■ CONSEGNA 1: Traduci in inglese la frase «Spiegare la singolarità di Auschwitz non è semplice.» tratta dal testo sull'Olocausto.

■ TESTO PROPOSTO:

◇ ◇ ◇ ◇ ◇

26 gennaio 2011

L’Auschwitz del pensiero

Elie Wiesel: «Il pericolo è normalizzare l’Olocausto»
di Elie Wiesel
Non voglio scoraggiare nessuno, ma a volte credo che abbiamo perso la lotta per il ricordo. Questo non significa che dobbiamo smettere di lottare. Al contrario, dovremmo continuare a combattere. Il tempo però lavora contro di noi, come diceva Joachim Fest: il tempo è un alleato potente di coloro che parteggiano per la storicizzazione del nazismo. La gente non vuole più ricordare. Non può convivere con la verità e allora pensa di poter vivere contro di essa. Ma anche se siamo solo in pochi e se diventiamo sempre di meno, dovremo continuare a ricordare. Fra cento anni gli studenti scopriranno che ci furono alcuni che rimasero fedeli alla memoria. Questo è un motivo sufficiente per continuare a ricordare. Spiegare la singolarità di Auschwitz non è semplice.
L’argomento che più frequentemente si ripete è ancora valido: il popolo ebreo era ed è l’unico popolo destinato all’estinzione completa. Questo significa che un ebreo nell’Estremo Oriente o un ebreo a New York o in Norvegia era condannato a morte. Nessun altro popolo condivide questo destino tranne un popolo dell’antichità, gli Etruschi. Furono estinti e nessuno sa il perché. Un bel giorno i Romani decisero di ammazzare tutti gli Etruschi e questa decisione si trasformò in un fatto. Questa decisione fu tale che i Romani giunsero a distruggere completamente la cultura e la lingua etrusche. Un ulteriore motivo della singolarità di Auschwitz è che nessun popolo fu mai tanto solo quanto quello ebreo. Durante la guerra anche altri uomini furono eliminati dai tedeschi, non solo gli ebrei. Per tutti esistevano comitati di soccorso che sostenevano questa gente. I comunisti furono sostenuti da Mosca, altri da Washington o Londra, gli ebrei non ebbero alcun aiuto. Non ebbero nessuno alloro fianco.

◇ ◇ ◇ ◇ ◇

■ CONSEGNA 2: Riscrivi come lista numerata le righe dell'elenco, dalla prima fino a quella che contiene "[451,580,511,703]" compresa, escludendo le righe vuote.

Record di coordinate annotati
◇ ◇ ◇ ◇ ◇

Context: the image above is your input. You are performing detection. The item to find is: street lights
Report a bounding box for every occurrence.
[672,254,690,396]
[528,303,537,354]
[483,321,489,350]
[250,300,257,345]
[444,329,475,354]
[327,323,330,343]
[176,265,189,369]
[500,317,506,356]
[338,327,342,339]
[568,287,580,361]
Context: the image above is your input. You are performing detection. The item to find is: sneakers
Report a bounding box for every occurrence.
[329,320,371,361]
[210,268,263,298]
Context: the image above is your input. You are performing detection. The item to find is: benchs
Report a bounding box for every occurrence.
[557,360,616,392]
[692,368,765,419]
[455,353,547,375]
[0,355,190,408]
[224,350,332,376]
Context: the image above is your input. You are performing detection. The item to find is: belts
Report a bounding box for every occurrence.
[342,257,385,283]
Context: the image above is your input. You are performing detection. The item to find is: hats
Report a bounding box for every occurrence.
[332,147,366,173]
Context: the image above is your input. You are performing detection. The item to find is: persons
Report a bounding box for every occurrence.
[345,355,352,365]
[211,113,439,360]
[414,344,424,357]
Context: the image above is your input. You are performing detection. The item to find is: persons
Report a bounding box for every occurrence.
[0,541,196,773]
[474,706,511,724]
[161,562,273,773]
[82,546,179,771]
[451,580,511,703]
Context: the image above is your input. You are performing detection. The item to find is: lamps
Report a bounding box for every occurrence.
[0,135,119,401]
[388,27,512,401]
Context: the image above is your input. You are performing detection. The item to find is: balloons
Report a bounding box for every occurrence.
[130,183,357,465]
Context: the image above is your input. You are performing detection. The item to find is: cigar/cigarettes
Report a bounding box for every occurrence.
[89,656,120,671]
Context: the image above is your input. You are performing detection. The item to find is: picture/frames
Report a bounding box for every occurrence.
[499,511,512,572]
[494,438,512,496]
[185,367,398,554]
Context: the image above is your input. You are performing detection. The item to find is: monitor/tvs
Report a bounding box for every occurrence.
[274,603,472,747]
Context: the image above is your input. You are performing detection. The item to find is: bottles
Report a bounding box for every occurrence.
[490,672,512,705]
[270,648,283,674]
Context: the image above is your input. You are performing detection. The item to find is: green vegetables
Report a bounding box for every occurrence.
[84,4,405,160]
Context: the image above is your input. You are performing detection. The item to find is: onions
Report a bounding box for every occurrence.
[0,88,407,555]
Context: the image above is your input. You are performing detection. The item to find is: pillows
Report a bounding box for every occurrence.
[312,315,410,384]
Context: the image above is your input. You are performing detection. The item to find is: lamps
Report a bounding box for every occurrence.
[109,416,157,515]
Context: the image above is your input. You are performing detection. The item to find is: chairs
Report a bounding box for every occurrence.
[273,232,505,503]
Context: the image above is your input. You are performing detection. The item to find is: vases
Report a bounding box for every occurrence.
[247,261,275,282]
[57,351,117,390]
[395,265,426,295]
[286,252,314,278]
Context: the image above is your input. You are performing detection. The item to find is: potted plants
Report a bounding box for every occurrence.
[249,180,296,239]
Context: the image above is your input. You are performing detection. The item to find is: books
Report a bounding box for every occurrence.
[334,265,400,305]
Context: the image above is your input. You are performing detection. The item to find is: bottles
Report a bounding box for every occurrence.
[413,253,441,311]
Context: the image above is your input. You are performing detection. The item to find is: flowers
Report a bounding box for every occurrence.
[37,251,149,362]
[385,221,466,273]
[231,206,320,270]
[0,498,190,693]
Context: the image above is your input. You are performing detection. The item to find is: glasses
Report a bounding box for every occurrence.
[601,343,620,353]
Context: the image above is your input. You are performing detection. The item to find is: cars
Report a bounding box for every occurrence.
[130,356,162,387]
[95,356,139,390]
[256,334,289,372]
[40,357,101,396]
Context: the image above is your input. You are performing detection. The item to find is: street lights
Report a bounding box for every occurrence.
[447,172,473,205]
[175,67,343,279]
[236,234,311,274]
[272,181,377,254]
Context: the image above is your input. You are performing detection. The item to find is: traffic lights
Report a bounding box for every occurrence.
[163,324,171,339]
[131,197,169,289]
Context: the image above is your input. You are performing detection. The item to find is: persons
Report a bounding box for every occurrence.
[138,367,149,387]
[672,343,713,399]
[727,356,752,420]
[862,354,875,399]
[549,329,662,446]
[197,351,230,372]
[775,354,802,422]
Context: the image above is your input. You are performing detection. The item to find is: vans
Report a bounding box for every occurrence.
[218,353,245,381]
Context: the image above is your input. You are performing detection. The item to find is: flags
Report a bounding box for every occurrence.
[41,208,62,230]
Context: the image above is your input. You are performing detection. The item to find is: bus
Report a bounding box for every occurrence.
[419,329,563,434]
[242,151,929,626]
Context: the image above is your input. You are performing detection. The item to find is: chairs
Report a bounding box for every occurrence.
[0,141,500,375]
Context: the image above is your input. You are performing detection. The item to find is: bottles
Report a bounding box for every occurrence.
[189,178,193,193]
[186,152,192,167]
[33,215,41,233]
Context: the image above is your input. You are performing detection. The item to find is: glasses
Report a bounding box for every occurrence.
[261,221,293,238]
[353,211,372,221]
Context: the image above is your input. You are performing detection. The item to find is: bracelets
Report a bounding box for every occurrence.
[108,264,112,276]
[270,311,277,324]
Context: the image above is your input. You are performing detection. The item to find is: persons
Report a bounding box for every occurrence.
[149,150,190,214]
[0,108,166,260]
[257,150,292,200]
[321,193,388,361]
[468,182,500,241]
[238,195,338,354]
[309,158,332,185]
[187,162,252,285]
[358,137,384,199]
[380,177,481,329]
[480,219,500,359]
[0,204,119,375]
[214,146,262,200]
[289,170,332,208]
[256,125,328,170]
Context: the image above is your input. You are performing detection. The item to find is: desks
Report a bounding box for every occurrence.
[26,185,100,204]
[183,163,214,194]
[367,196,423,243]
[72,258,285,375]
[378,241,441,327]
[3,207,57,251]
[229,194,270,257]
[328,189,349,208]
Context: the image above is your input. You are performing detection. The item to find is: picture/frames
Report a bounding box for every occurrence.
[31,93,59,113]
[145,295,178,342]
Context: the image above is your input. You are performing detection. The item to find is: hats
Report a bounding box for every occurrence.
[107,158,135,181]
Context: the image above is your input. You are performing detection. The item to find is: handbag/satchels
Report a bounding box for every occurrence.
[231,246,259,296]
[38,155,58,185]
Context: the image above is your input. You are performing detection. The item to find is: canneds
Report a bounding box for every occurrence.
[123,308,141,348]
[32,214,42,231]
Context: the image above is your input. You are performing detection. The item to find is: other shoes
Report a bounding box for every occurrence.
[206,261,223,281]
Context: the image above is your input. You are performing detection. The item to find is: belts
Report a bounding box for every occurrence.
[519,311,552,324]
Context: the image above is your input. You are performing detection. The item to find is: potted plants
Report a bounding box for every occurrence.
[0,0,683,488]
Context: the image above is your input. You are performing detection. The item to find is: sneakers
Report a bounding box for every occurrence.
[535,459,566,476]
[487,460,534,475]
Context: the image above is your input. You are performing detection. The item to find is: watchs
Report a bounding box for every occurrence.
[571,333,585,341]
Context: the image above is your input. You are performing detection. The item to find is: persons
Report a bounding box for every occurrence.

◇ ◇ ◇ ◇ ◇

■ RISPOSTA 1: Explaining the uniqueness of Auschwitz is not simple.

■ RISPOSTA 2:
1. Context: the image above is your input. You are performing detection. The item to find is: street lights
2. Report a bounding box for every occurrence.
3. [672,254,690,396]
4. [528,303,537,354]
5. [483,321,489,350]
6. [250,300,257,345]
7. [444,329,475,354]
8. [327,323,330,343]
9. [176,265,189,369]
10. [500,317,506,356]
11. [338,327,342,339]
12. [568,287,580,361]
13. Context: the image above is your input. You are performing detection. The item to find is: sneakers
14. Report a bounding box for every occurrence.
15. [329,320,371,361]
16. [210,268,263,298]
17. Context: the image above is your input. You are performing detection. The item to find is: benchs
18. Report a bounding box for every occurrence.
19. [557,360,616,392]
20. [692,368,765,419]
21. [455,353,547,375]
22. [0,355,190,408]
23. [224,350,332,376]
24. Context: the image above is your input. You are performing detection. The item to find is: belts
25. Report a bounding box for every occurrence.
26. [342,257,385,283]
27. Context: the image above is your input. You are performing detection. The item to find is: hats
28. Report a bounding box for every occurrence.
29. [332,147,366,173]
30. Context: the image above is your input. You are performing detection. The item to find is: persons
31. Report a bounding box for every occurrence.
32. [345,355,352,365]
33. [211,113,439,360]
34. [414,344,424,357]
35. Context: the image above is your input. You are performing detection. The item to find is: persons
36. Report a bounding box for every occurrence.
37. [0,541,196,773]
38. [474,706,511,724]
39. [161,562,273,773]
40. [82,546,179,771]
41. [451,580,511,703]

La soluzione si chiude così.